The US-China AI performance gap has nearly vanished. As of March 2026, the leading models from Anthropic and ByteDance sit just 2.7% apart on the industry-standard test of AI skills, according to the Stanford HAI 2026 AI Index. This is the story everyone is writing.
The story nobody is writing is the accountability gap alongside it.
The Stanford HAI 2026 AI Index, released this month, documents 362 AI incidents in 2025, up 55% from 233 the prior year. That number comes from voluntary self-reporting. The real count is unknown. The organizations most responsible for deploying AI at scale report almost nothing on safety or fairness metrics. The 2024 AI Index already found that OpenAI, Google, and Anthropic primarily test their models against different responsible AI frameworks, no shared standard, no comparable numbers, no way for a buyer or regulator to make an informed judgment about real-world risk.
The hallucination numbers make the problem concrete. Across 26 models tested on the AA-Omniscient Index, hallucination rates ranged from 22% to 94%. Both figures come from the same test, the same methodology. A model fabricates information in roughly 1 in 4 responses at its best. At its worst, it makes things up almost every time. That range is not a measurement artifact. It is the range of what you are actually buying when you deploy one of these systems, and the capability benchmarks that get published do not tell you which end of that range you are on.

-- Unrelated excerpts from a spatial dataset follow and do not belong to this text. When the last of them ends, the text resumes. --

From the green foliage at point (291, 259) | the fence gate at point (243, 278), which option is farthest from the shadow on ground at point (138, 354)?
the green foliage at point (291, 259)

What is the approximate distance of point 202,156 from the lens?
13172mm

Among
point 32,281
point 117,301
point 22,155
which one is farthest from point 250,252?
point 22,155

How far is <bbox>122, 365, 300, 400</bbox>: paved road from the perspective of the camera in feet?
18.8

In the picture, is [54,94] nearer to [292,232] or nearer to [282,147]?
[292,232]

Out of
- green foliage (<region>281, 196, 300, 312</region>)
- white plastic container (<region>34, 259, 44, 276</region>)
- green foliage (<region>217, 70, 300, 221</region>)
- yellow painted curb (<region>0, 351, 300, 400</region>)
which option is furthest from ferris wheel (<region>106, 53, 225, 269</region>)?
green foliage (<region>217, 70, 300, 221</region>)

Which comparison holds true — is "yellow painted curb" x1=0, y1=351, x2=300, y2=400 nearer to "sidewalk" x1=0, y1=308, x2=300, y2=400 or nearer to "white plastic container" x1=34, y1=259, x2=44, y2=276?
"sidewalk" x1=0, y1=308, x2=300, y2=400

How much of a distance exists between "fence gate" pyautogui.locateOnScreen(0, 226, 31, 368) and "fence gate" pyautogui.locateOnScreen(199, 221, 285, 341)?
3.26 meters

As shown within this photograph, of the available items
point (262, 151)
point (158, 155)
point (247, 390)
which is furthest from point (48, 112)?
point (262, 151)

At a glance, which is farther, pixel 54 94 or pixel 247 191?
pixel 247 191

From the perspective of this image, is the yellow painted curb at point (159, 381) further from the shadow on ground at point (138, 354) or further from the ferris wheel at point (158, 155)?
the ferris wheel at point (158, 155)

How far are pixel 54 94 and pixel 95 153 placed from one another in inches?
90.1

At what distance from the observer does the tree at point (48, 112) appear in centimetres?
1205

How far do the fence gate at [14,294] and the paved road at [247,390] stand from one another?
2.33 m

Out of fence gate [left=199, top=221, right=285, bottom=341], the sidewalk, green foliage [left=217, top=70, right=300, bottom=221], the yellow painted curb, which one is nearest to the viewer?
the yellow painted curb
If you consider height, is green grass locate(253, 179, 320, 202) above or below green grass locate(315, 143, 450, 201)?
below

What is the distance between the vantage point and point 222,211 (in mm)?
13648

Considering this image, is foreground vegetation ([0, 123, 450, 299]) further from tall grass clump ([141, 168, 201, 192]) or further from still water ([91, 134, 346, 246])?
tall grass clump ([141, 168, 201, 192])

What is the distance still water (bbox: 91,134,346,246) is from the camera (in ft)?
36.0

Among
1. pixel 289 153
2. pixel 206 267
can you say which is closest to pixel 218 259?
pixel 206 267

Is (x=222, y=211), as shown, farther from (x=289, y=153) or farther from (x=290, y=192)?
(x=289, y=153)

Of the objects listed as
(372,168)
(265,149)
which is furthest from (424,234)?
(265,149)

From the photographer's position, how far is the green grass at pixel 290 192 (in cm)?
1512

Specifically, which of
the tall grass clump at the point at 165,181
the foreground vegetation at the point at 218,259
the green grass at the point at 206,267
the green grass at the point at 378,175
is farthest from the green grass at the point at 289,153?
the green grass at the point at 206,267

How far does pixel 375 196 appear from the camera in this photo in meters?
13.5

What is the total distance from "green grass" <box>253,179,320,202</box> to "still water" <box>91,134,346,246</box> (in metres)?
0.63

What the Index does measure: organizational AI adoption hit 88% in 2025. Generative AI reached 53% population-level penetration in three years, faster than the PC or the internet. US private AI investment reached $285.9 billion in 2025, roughly 23 times China's $12.4 billion. The capability gap did not close because AI stopped mattering. It closed because American investment scaled to the point where a frontier lab in Beijing could no longer outrun a frontier lab in San Francisco.
Among AI experts surveyed in the Index, 73% expect AI to have a positive impact on how people do their jobs. Among the general public, that number is 23%. That 50-point gap is not a communication failure. It reflects a genuine accountability vacuum: the people building the technology cannot tell the people living with it whether it is safe, because the industry never built the infrastructure to measure that.
The Stanford report has a conflict of interest problem it disclosed in the fine print. The 2026 AI Index was written with help from ChatGPT and Claude, the systems it evaluates, and received financial support from Google and OpenAI, two companies most directly assessed by the report. A safety report written by the products it assesses, funded by the companies it excuses, has a structural incentive to find what it found.
For founders and engineers building on these models, the practical consequence is straightforward: you are making product decisions with no usable public data on the safety characteristics that most determine real-world risk. The capability benchmarks are there. The accountability benchmarks are not. That is not a market failure. It is a choice the industry has made, repeatedly, because accountability metrics do not close funding rounds.
What happens next depends on who forces the question. Courts are beginning to ask what "safe" means in the context of AI deployment, and the industry has no standard answer to give them. Regulators in the EU and US are moving toward mandatory disclosure requirements, but the technical infrastructure to produce comparable safety data does not yet exist. The labs know this. The question is whether the pressure builds fast enough to matter before the next wave of incidents.